Think: all of the DNA in one person, decoded.
“Now that can be done in a week and can be done in a week for probably under $1,000,” Dr. Grilley-Olson says.
That leap in technology and drop in cost means this is now an option for far more patients.
It also means it’s now much easier to identify mutations, even in rare cancers. But Dr. Stan Lipkowitz of the NCI says researchers are still figuring out which mutations matter.
“Do all cancers with a certain mutation respond to treatment targeting that?” he says. “Or another possibility would be that lots of cancers have the same mutations, in some they respond dramatically, in others they may not.”
In other words, just because you can find the right key for a lock, that doesn’t mean opening the lock would help.
The National Cancer Institute is launching a study this year to find more answers. It’ll analyze genetic mutations in tumors from as many as 3,000 patients.

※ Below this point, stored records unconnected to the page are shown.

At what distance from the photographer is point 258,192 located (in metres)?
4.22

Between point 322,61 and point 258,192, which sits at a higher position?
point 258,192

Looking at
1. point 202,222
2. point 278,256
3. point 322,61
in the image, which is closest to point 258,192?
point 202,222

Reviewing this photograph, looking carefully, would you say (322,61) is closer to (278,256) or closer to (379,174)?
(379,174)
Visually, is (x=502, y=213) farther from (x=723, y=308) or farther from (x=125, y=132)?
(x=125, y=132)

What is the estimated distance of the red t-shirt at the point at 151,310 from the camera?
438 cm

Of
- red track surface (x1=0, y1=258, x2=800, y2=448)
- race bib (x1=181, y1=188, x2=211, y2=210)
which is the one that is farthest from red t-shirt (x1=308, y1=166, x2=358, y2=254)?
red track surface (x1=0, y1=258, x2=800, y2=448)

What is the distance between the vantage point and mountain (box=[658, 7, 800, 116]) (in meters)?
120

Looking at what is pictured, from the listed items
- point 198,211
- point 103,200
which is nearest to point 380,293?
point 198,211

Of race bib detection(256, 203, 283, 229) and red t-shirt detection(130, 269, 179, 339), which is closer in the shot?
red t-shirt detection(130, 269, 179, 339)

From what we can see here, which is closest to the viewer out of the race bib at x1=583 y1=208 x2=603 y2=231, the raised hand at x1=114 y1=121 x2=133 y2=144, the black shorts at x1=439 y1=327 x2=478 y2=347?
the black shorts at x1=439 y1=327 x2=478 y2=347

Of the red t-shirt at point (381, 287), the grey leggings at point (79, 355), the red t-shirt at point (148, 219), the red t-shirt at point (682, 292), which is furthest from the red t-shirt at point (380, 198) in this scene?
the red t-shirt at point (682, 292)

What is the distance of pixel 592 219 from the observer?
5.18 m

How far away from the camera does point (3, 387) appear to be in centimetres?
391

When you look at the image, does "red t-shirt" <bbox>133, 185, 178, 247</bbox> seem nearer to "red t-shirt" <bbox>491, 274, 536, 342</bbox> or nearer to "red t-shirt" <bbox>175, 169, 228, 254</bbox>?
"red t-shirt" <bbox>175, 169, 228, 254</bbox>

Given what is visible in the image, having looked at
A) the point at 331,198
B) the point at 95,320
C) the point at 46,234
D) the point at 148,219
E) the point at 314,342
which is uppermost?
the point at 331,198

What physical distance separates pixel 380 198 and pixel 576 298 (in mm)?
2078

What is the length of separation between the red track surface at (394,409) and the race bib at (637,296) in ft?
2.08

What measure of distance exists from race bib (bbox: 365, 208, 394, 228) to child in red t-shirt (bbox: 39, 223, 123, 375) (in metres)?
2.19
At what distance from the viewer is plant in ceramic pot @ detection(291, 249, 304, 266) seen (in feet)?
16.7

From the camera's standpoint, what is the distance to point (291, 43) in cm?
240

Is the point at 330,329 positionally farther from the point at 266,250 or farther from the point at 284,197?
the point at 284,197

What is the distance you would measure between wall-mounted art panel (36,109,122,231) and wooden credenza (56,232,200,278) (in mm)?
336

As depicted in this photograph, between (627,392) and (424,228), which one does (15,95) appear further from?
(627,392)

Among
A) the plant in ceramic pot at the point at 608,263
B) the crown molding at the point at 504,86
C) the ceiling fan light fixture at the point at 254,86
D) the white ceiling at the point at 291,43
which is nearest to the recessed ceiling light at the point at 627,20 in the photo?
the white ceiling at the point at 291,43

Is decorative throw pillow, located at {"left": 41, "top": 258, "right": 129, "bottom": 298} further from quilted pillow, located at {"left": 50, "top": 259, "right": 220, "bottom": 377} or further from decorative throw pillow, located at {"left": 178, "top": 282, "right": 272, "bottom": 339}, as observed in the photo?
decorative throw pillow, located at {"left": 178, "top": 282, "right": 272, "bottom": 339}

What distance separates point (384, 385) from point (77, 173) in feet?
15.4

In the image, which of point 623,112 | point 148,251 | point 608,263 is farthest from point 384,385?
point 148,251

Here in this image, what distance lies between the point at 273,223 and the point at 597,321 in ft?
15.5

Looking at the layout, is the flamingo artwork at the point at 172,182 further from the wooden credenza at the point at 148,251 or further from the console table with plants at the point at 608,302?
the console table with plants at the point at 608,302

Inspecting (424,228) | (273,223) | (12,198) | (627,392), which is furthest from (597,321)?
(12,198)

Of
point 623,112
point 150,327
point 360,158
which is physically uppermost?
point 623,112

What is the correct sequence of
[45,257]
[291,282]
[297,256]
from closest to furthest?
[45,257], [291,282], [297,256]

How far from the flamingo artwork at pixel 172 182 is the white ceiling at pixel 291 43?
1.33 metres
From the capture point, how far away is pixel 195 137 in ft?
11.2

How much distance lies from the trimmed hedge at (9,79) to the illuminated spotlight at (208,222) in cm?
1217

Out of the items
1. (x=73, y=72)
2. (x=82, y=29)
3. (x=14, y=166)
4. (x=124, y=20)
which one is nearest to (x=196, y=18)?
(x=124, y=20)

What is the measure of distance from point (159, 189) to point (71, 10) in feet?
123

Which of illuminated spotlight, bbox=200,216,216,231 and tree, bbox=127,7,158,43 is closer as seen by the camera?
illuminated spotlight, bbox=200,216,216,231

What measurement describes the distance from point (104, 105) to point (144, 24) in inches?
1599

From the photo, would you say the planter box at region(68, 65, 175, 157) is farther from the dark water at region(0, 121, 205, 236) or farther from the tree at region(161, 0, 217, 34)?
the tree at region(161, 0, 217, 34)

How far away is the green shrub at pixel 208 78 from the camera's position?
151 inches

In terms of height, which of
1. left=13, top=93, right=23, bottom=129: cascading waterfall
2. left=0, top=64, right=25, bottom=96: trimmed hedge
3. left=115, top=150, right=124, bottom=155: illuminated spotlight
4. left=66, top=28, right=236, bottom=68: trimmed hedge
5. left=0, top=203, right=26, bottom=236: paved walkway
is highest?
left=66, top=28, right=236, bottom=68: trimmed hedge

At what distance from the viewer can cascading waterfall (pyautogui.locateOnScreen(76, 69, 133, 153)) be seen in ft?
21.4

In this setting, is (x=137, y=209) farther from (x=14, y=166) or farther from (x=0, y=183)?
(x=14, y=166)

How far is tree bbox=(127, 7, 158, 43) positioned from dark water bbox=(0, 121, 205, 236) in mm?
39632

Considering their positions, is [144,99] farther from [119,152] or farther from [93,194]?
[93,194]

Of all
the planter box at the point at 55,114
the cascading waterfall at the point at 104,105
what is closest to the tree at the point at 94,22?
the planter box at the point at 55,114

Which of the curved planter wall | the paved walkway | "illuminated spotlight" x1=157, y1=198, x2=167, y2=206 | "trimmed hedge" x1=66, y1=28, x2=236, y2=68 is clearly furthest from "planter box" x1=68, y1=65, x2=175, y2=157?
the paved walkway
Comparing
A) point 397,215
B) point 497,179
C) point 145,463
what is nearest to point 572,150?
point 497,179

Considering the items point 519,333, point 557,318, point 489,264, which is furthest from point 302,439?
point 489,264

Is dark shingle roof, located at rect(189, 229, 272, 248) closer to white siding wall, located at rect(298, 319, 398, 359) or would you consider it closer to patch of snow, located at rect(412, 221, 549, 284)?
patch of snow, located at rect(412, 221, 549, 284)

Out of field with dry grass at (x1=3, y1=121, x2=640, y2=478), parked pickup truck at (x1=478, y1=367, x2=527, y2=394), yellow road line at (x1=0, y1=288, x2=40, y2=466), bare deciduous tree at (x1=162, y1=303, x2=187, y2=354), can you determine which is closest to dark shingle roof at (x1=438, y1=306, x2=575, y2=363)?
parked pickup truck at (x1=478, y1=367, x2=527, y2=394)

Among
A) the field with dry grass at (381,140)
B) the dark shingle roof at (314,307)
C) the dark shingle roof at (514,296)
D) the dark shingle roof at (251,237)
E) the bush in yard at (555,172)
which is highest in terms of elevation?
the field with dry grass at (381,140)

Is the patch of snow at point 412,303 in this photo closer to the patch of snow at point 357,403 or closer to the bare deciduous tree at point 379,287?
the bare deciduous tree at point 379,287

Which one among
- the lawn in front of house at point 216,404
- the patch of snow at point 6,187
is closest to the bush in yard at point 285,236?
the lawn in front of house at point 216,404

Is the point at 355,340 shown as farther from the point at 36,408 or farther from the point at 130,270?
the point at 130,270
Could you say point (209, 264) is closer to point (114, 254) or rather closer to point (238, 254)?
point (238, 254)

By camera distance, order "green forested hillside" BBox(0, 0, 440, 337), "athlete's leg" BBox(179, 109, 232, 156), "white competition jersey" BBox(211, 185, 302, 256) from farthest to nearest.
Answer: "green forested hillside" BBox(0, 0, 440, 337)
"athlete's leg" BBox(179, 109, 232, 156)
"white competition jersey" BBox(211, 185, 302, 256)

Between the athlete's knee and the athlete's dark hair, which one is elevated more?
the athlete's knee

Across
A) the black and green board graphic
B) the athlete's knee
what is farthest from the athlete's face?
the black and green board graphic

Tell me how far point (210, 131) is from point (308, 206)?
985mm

At the Levine Cancer Institute in Charlotte, Dr. Kim says around 100 patients are in a gene-targeted study at any given time. They’re usually the sickest patients – they’ve exhausted standard treatments – and the new approach often isn’t the answer.
“But even if you get one success out of 10, you've moved the needle personally for that patient, and that's going to encourage other investigators and the government and companies to pay more attention to this therapy, this marker,” Dr. Kim says.
There’s another big advantage to this over traditional chemotherapy delivered through IVs: the gene-targeted medicines are often pills, with very few side effects.
Edwina Edgeworth’s original medicine led to nasty blisters on her face and entire body. Since she switched to the gene-targeted drug, “I've had no side effects, close to normal life.”
“Everything's been great,” she says. “I have no complaints.”
Her cancer treatment now consists of one pill, once a day.